━━ Data in this exercise
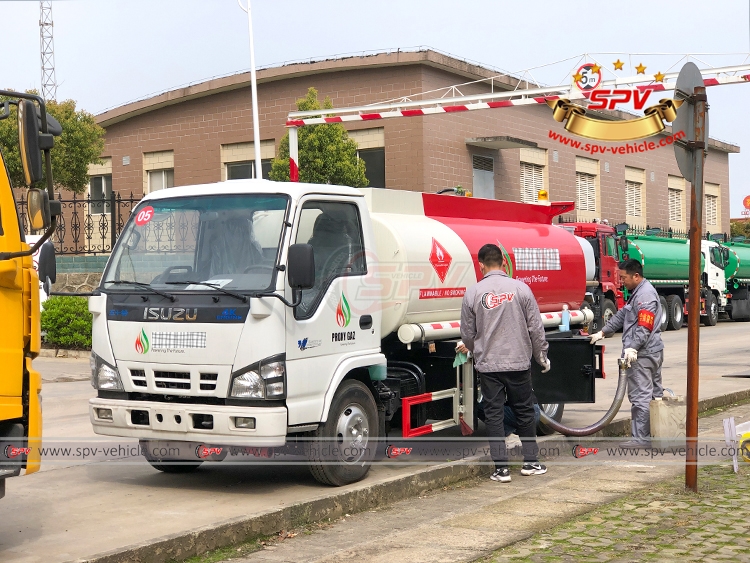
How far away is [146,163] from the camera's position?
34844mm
━━━━
━━ Data in this exercise
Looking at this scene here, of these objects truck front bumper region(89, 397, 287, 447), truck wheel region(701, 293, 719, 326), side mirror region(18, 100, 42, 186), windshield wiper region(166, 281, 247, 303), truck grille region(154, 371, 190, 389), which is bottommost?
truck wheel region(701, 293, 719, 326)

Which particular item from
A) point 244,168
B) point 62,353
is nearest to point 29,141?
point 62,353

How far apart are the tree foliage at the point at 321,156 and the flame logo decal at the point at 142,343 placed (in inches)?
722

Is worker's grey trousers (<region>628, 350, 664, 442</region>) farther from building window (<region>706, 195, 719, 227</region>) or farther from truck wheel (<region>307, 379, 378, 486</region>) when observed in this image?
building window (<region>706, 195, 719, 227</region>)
━━━━
Written task: Locate each line of the items above that contains the string "point", treating uppercase and lowercase as different, and copy every such line.

Expected output:
A) point 244,168
B) point 62,353
is nearest to point 29,141?
point 62,353
How far apart are the tree foliage at the point at 321,156 and the flame logo decal at the point at 142,343 placed (in inches)?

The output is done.